# Preparation of reference

SAW provides two complementary pipelines, `SAW makeRef` and `SAW checkGTF`, for genome reference and annotation files.\
Before running `SAW count`, one or more reference index files should be built in advance.

## SAW makeRef

A complementary tool for genome reference builds index files needed by `SAW count` pipeline.

{% hint style="info" %}
Because of the multiple uses of `makeRef` for three bioinformatical tools, `--mode` decides which one works.
{% endhint %}

### Transcriptome

#### For STAR

Annotation (GTF/GFF) and genome (FASTA) files are needed to build index files for read alignment during `SAW count` run.

{% code title="STAR" %}

```sh
cd /saw/datasets/reference

saw makeRef \
    --mode=STAR \
    --fasta=/path/to/FASTA1 \
    --gtf=/path/to/GTF/or/GFF \
    --genome=./transcriptome
```

{% endcode %}

{% hint style="warning" %}
Give a non-existent folder name to `--genome` parameter.
{% endhint %}

After running the command lines, a standard, SAW-compatible directory structure is automatically generated.

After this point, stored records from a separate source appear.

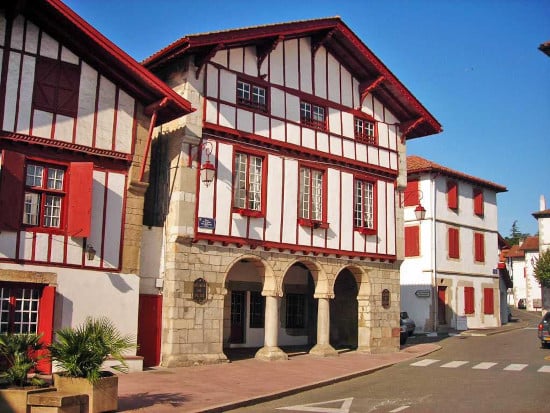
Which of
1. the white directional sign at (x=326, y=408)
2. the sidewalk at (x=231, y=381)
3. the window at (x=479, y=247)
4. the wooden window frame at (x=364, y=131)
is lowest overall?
the white directional sign at (x=326, y=408)

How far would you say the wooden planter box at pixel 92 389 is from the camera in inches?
381

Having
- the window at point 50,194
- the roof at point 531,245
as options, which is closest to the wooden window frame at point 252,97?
the window at point 50,194

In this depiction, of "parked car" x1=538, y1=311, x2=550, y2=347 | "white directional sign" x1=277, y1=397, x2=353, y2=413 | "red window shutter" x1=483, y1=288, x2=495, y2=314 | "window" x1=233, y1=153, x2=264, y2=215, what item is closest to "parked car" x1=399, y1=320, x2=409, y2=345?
"parked car" x1=538, y1=311, x2=550, y2=347

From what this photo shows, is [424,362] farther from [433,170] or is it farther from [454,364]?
[433,170]

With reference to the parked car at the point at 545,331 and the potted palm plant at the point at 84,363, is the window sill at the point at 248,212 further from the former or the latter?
the parked car at the point at 545,331

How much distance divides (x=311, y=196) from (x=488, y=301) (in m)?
17.6

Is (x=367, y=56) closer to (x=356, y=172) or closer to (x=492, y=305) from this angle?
(x=356, y=172)

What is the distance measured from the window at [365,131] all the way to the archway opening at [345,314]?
14.8ft

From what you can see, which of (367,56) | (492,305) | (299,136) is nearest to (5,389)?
(299,136)

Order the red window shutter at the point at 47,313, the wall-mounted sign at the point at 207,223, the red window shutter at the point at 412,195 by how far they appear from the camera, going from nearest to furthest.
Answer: the red window shutter at the point at 47,313
the wall-mounted sign at the point at 207,223
the red window shutter at the point at 412,195

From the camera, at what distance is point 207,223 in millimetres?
17031

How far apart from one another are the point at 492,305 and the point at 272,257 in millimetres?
19198

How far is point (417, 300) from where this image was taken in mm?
30109

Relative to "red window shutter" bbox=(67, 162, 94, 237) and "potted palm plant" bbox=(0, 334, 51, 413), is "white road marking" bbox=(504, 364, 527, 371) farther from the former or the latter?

The output folder, named according to `--genome`, includes all input FASTAs in `./transcriptome/fasta`, an annotation file in `./transcriptome/genes`, and STAR index files optimized by STOmics Tech in `./transcriptome/STAR`.

```sh
/saw/datasets/reference/transcriptome
├── fasta
│    └── genome.fa
├── genes
│    └── genes.gtf
└── STAR
      ├── chrLength.txt
      ├── chrNameLength.txt
      ├── chrName.txt
      ├── chrStart.txt
      ├── exonGeTrInfo.tab
      ├── exonInfo.tab
      ├── FMindex
      ├── geneInfo.tab
      ├── Genome
      ├── genomeParameters.txt
      ├── SA
      ├── SAindex
      ├── SAindexAux
      ├── sjdbInfo.txt
      ├── sjdbList.fromGTF.out.tab
      ├── sjdbList.out.tab
      └── transcriptInfo.tab
 
```

#### With rRNA

If you plan to remove rRNA fragments during SAW analysis, use `--rRNA-FASTA` to mark the input rRNA information specifically, which will be added to `--fasta`.

{% hint style="info" %}
Key steps of the processing:

**Step 1:** given the rRNA fragments of `--rRNA-FASTA` are short and highly repetitive so that the pipeline will remove their redundancy first.

**Step 2:** add rRNA information to `--fasta` file(s), with the suffix '\_rRNA' on the chromosome, like '1\_rRNA', to distinguish rRNA ones from the basic genome.

**Step 3:** build index files using the genome integrated with de-duplicated rRNA information.
{% endhint %}

{% code title="STAR with rRNA" %}

```sh
cd /saw/datasets/reference

saw makeRef \
    --mode=STAR \
    --fasta=/path/to/FASTA \
    --gtf=/path/to/GTF/or/GFF \
    --rRNA-fasta=/path/to/rRNA/FASTA \
    --genome=./transcriptome_with_rRNA
```

{% endcode %}

Also, the output is similar to the last one.

```bash
/saw/datasets/reference/transcriptome_with_rRNA         
├── fasta
│     └── genome.fa
├── genes
│     └── genes.gtf
└── STAR
      ├── chrLength.txt
      ├── chrNameLength.txt
      ├── chrName.txt
      ├── chrStart.txt
      ├── exonGeTrInfo.tab
      ├── exonInfo.tab
      ├── FMindex
      ├── geneInfo.tab
      ├── Genome
      ├── genomeParameters.txt
      ├── SA
      ├── SAindex
      ├── SAindexAux
      ├── sjdbInfo.txt
      ├── sjdbList.fromGTF.out.tab
      ├── sjdbList.out.tab
      └── transcriptInfo.tab
```

#### Simple use

Because of the organized output directory, set the `--reference` for `SAW count` like this:

```bash
...
--reference=/saw/datasets/reference/transcriptome
or 
--reference=/saw/datasets/reference/transcriptome_with_rRNA
```

### Microorganism

Microorganism analysis is now supported during `SAW count` of FFPE tissue samples! If you focus on the microbes of your FFPE analysis, [`--microorganism-detect`](https://stereotoolss-organization.gitbook.io/saw-user-manual-v8.0/analysis/pipelines/saw-commands#saw-count) and [`--ref-libraries`](#reference-libraries) should be used together when running `SAW count`.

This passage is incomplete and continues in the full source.